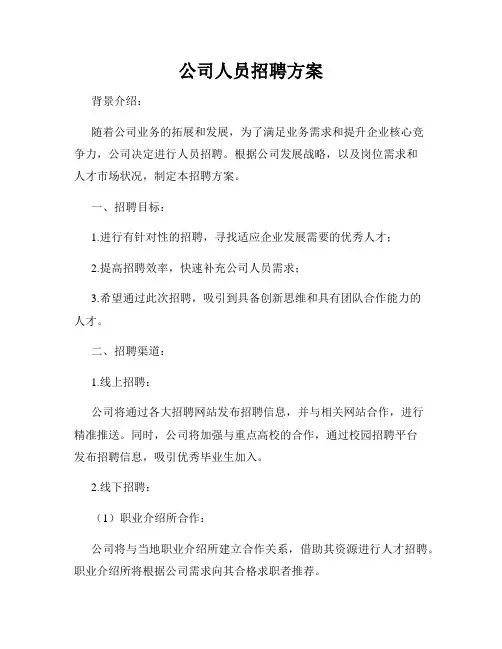 公司人员招聘方案

背景介绍：

随着公司业务的拓展和发展，为了满足业务需求和提升企业核心竞争力，公司决定进行人员招聘。根据公司发展战略，以及岗位需求和人才市场状况，制定本招聘方案。

一、招聘目标：

1.进行有针对性的招聘，寻找适应企业发展需要的优秀人才；

2.提高招聘效率，快速补充公司人员需求；

3.希望通过此次招聘，吸引到具备创新思维和具有团队合作能力的人才。

二、招聘渠道：

1.线上招聘：

公司将通过各大招聘网站发布招聘信息，并与相关网站合作，进行精准推送。同时，公司将加强与重点高校的合作，通过校园招聘平台发布招聘信息，吸引优秀毕业生加入。

2.线下招聘：

（1）职业介绍所合作：

公司将与当地职业介绍所建立合作关系，借助其资源进行人才招聘。职业介绍所将根据公司需求向其合格求职者推荐。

— Exercise —
Give the listing again, exactly as it appears, but without its images.

— Finished task —
 公司人员招聘方案

背景介绍：

随着公司业务的拓展和发展，为了满足业务需求和提升企业核心竞争力，公司决定进行人员招聘。根据公司发展战略，以及岗位需求和人才市场状况，制定本招聘方案。

一、招聘目标：

1.进行有针对性的招聘，寻找适应企业发展需要的优秀人才；

2.提高招聘效率，快速补充公司人员需求；

3.希望通过此次招聘，吸引到具备创新思维和具有团队合作能力的人才。

二、招聘渠道：

1.线上招聘：

公司将通过各大招聘网站发布招聘信息，并与相关网站合作，进行精准推送。同时，公司将加强与重点高校的合作，通过校园招聘平台发布招聘信息，吸引优秀毕业生加入。

2.线下招聘：

（1）职业介绍所合作：

公司将与当地职业介绍所建立合作关系，借助其资源进行人才招聘。职业介绍所将根据公司需求向其合格求职者推荐。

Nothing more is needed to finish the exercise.